End Violence has invested $10 million more to keep children #SafeOnline. Through our latest funding round, we are welcoming 14 new projects into our Safe Online portfolio – all of which are using cutting-edge technology to fight online child sexual exploitation and abuse.
Our Digital Groundbreaker series was created to introduce the End Violence community to the grantees spearheading these new projects. Each week, we are profiling a different grantee from our newest funding round, each of which was given $450,000-$750,000 to push a solution to online violence forward.
Today, we are focusing on Thorn, which will use End Violence funding to develop their artificial intelligence classifiers, which are working to automate the detection of child sexual abuse material. End Violence spoke with Julie Cordua, the CEO of Thorn, to learn more about Thorn’s priorities, programme, and insights around online exploitation and abuse.
What do you feel is the biggest threat to children online?
One of the biggest threats to children online today is the growing epidemic of online child sexual abuse material. Online communities of abusers thrive on the production and distribution of millions of images and videos documenting severe child sexual abuse. This fuels demand and continues to re-victimise children even after they’ve been removed from harm, often stifling their ability to recover. It is well within our reach, with the right technology, global data collaboration and the engagement by industry, to stop the spread of this material and significantly dismantle the communities that fuel abuse.
How will the new funding from End Violence enable you to tackle that threat? What are the key expected results of your project?
To find victims faster and stop the viral spread of abuse material, we need to improve the technology being used on the front lines and create environments for global data collaboration. We need a response that is proportionate to the scale and scope of the pervasiveness of the abuse. With this investment, we will leverage the global community of experts to build new datasets and classifiers that will help to identify new child sexual abuse material at the point of upload and ultimately stop its viral spread. This is critical as new content may represent children in active abuse situations.
To do this, we will marshal a global coordinated response among leading experts and specialists to create a standard by which all data can be labelled and used to train new classifiers. This process will improve the ability for international efforts to contribute to the global knowledge of this issue.
What was your organisation’s most successful experience against online violence in the past?

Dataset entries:

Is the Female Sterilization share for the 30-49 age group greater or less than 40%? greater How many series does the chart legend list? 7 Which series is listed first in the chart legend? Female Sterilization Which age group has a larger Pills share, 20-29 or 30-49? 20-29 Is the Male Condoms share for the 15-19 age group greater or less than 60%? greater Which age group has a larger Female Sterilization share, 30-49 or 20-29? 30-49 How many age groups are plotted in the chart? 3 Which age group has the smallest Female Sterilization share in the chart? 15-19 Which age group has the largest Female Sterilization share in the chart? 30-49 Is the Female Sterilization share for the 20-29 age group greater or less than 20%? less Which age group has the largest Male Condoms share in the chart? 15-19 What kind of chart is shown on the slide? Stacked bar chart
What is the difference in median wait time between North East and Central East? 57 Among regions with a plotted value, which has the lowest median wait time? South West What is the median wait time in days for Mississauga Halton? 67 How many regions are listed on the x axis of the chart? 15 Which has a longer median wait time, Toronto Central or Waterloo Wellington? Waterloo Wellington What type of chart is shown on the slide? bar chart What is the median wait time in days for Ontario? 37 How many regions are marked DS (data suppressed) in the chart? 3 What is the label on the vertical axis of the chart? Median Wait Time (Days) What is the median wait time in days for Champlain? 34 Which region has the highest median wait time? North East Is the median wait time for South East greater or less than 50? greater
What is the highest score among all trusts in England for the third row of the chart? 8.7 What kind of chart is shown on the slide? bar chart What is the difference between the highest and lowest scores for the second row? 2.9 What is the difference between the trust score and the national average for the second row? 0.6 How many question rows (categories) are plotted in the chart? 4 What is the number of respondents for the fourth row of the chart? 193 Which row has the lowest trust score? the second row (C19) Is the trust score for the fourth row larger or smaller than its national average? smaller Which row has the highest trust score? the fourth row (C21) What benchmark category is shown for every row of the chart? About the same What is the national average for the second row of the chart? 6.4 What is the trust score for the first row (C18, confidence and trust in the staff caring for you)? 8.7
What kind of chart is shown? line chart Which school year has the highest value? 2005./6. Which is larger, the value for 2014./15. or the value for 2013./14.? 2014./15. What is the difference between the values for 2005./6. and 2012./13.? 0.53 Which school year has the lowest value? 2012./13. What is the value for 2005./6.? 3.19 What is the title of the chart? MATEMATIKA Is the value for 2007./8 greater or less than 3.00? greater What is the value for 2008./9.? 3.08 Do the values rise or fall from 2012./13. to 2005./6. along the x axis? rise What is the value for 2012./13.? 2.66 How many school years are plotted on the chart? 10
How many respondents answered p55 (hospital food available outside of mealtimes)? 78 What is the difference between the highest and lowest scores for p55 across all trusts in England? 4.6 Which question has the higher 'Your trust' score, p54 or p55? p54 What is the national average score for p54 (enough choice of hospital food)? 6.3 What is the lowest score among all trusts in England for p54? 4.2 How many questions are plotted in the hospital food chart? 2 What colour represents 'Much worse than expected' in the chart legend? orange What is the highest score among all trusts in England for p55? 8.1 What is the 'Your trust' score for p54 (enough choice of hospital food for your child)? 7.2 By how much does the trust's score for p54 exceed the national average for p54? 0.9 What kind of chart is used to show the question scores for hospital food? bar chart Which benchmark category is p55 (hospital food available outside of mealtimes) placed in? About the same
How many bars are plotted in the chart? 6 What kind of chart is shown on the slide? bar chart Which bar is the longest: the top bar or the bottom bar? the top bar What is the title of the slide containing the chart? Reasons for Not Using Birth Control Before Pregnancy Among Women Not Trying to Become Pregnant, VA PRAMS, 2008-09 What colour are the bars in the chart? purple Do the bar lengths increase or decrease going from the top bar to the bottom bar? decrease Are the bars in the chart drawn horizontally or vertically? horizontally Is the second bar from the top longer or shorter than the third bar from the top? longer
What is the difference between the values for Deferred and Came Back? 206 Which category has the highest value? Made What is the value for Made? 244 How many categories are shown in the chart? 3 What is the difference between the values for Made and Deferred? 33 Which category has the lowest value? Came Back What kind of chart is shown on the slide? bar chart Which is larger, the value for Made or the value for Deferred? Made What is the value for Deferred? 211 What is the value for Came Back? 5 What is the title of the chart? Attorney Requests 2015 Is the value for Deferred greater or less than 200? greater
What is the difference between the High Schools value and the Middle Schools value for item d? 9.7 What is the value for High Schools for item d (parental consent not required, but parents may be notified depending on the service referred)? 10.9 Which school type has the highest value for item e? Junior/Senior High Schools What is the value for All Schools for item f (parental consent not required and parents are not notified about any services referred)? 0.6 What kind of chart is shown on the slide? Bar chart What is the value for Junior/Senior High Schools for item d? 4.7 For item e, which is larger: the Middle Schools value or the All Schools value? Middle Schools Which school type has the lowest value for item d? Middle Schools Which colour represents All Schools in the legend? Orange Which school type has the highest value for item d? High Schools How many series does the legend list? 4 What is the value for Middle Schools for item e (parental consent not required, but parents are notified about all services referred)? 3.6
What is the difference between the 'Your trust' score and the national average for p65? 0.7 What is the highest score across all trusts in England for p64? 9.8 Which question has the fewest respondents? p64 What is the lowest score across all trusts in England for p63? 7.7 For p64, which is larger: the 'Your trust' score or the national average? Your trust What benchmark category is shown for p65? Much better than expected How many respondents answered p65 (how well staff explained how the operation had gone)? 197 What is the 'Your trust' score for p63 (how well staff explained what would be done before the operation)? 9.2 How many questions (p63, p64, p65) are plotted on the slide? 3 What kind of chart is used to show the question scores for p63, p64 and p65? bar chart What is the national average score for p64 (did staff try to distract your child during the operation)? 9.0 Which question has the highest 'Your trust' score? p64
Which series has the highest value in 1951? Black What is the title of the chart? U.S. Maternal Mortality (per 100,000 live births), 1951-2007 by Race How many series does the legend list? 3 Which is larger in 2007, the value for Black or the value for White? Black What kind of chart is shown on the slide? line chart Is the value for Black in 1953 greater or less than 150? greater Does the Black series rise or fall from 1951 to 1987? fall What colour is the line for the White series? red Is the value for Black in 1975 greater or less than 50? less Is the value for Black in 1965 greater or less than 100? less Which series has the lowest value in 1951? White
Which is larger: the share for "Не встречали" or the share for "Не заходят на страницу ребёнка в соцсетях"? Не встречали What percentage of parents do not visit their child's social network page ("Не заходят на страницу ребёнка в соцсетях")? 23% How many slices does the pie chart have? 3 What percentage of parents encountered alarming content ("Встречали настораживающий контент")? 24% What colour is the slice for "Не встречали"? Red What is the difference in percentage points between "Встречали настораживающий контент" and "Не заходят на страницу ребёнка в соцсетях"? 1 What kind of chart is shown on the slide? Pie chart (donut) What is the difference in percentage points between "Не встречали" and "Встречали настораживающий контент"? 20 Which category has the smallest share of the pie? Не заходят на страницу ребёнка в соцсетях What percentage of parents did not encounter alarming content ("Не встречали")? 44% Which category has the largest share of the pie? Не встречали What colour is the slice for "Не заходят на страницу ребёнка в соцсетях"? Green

§ Work task 1:
Rewrite the paragraph of the Thorn interview that begins "To find victims faster" as a short bulleted list, keeping its main facts.
§ Work task 2:
Continue the Thorn interview after its last line, answering that final question in the same voice.
These items have nothing to do with the Thorn interview.

§ Output 1:
- To find victims faster and stop abuse material spreading, front-line technology must improve and global data collaboration must be made possible.
- The response must match the scale and scope of the abuse.
- The investment will draw on a global community of experts to build new datasets and classifiers.
- These tools will help identify new child sexual abuse material at the point of upload and stop its viral spread.
- This matters because new content may show children in active abuse situations.

§ Output 2:
Thorn has technology deployed around the world today to help identify victims faster and to stop the viral spread of online child sexual abuse material. One example is our recent experience with Flickr, a photo-sharing site. Flickr uses Safer, our industry product that helps sites identify, remove, and report child sexual abuse material, to identify and report this material to the National Centre for Missing and Exploited Children. After this report was sent, an investigation by law enforcement followed – ultimately identifying 21 child victims represented in online abuse images. Officers removed those images to prevent the children from further harm and arrested the perpetrator, who is now in federal prison.
This is one of many stories we receive – and that we mark as a success – where the technology we build changes lives and stops the revictimisation of child victims.
What motivates you, as an individual, to work on this subject?
It is absolutely possible to end online child sexual abuse. I am motivated to realise that possibility – one that creates a better future for our children. It is going to take thinking big, working hard, and changing and motivating hearts and minds around the world, but it is 100% possible.
I’m also motivated everyday by the people who step up and work to realise a better world for our children. I get to work with some of the smartest people I have ever worked with to build the solutions that will change the way we protect our children, and I’m humbled by the dedication of all who come to work on this issue.
I have a vision for a world where every child can simply be a kid – and eliminating child sexual abuse material from the internet isn’t just technically possible, it’s what kids deserve.